Is spiritual seeking part “doing my homework” and part an adventure in service of mystical curiosity?

Trying to find a Richard Rose quote where he used the word, “adventure,” it shows up twice in Decision, Determination, and Discrimination notes:

Determination: (Courage)
CONTINUALLY WORK for ways to accelerate your adventure.
Prefer the company of colleagues over pleasant but aimless social contacts.
Work relentlessly, but without drudgery.

And then in a list of mileposts:

  1. Struggle for the adventure of it, and look for the advantage that may follow every loss.
  2. You reach the ability for between-ness.
  3. You continue to work after ambitions have proven ridiculous, even spiritual ambition. FOR ALL TIME YOU ARE THE VECTOR OF YOUR WILL.

So what I hear is the homework drudgery feeling isn’t the best, and that if I can wait, and hear the kind of nerdy academic adventure feeling voice, indulge that maybe, then that is the kind of homework.

Betrayal at Krondor (1993 video game) captures some of the feelings of excitement and promise in study in this scene, in a world apart from the noisy battles outside

I have a feeling that part of a successful spiritual search for me might be hearing and being able to act on these kinds of subtle senses of the right action.

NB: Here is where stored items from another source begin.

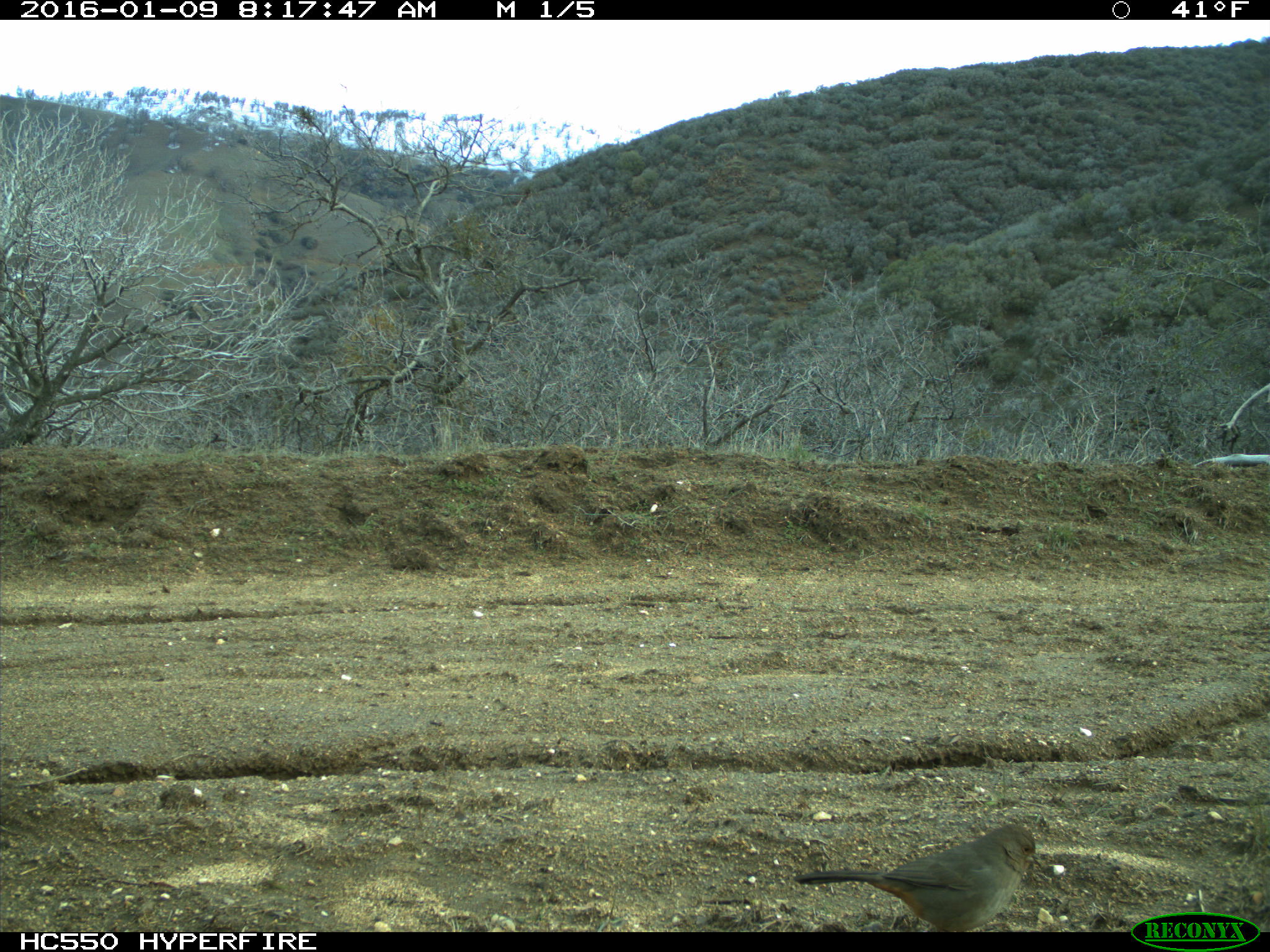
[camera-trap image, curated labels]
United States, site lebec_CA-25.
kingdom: Animalia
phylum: Chordata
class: Aves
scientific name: Aves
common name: birds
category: unidentified bird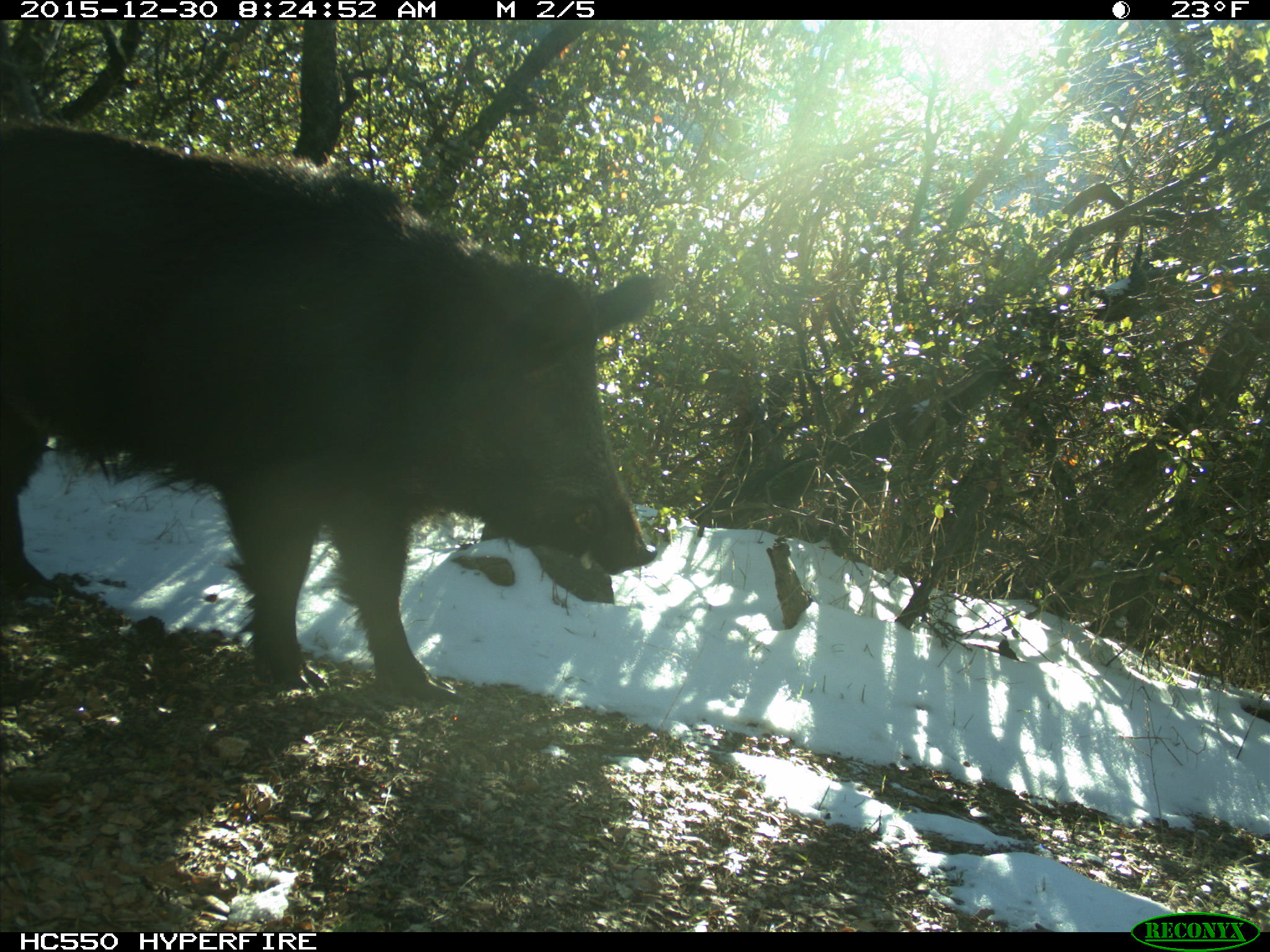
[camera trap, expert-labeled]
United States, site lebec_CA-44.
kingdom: Animalia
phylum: Chordata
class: Mammalia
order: Artiodactyla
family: Suidae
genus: Sus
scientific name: Sus scrofa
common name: wild boar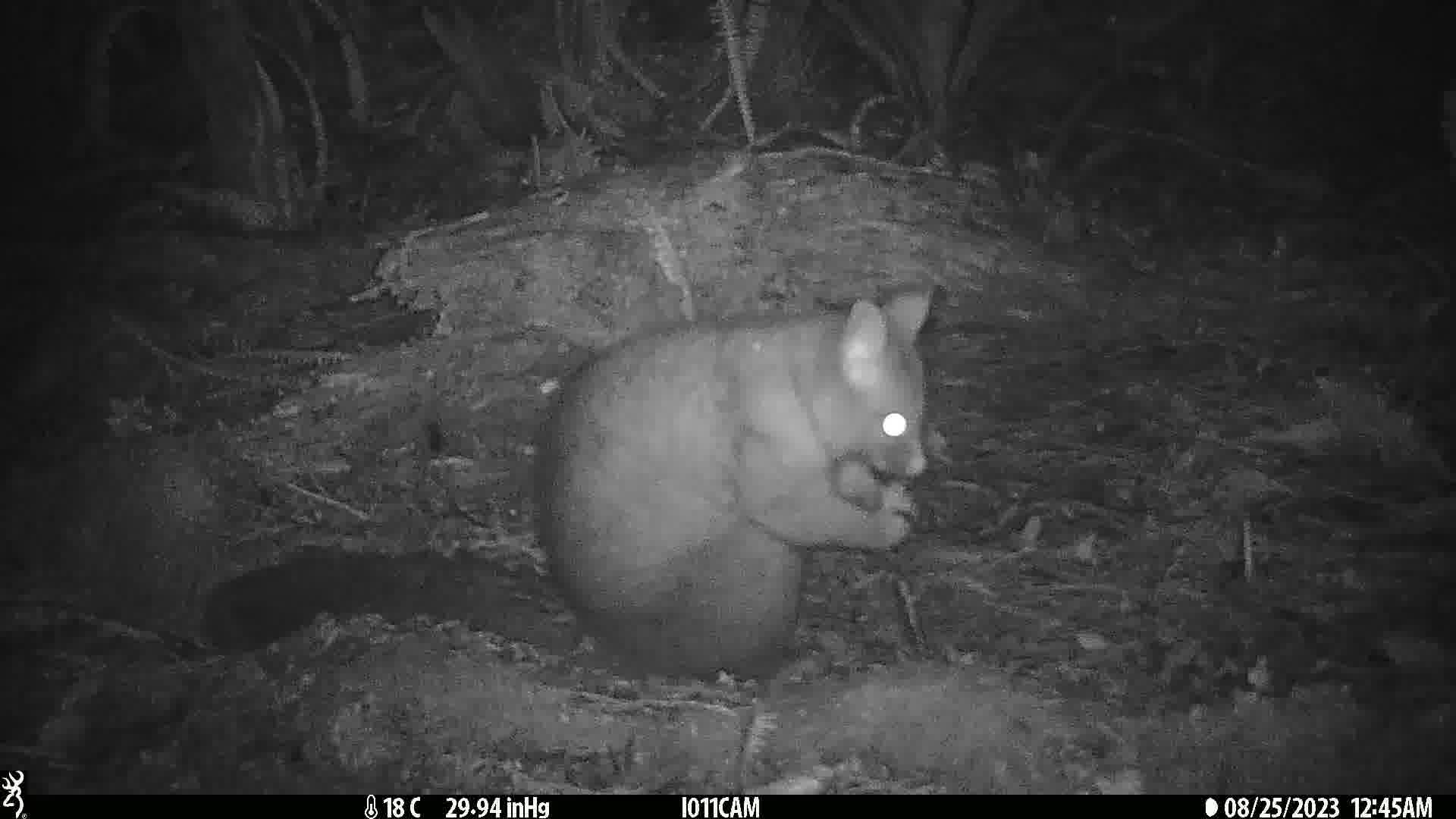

There isn’t an English word that differentiates doing homework with courageous determination, adventure, and without drudgery vs. doing homework while feeling heels dug in, resistant to the latest assignments of God who withholds truth until I jump through his invisible hoops. Maybe another part is I need to be willing to do some of the latter while looking for opportunities to transmute it into a more dynamic, more engaging study of the former, exciting kind of “homework.”

2 Responses to “Homework” vs. adventure and curiosity

  1. Have been feeling this way as well. We have to find joy in the work or it will be drudgery which it isn’t supposed to be. The inner child is the key here.

  2. Dawn says:

    The nameless calling. I hear you. Is it work, yes, but can we deny its joy, no! Even as it confounds us, it compels us forward with a promise of HOME! How to reach the nameless, mysterious goal with no instructions or directions except the path pushed before us by the yearning in our soul. Its work and joy and pain and an adventure. I long for the joy of completion of this journey. Not to have the ecstacy fill me to the point of sobbing one moment and gone the next until it comes again. Half human, whole spirit searching searching for the way home.
    I want to live in it completely and always. So, is this the goal? I climb my mountain and take each moment as it comes in complete faith, yes, this IS the path.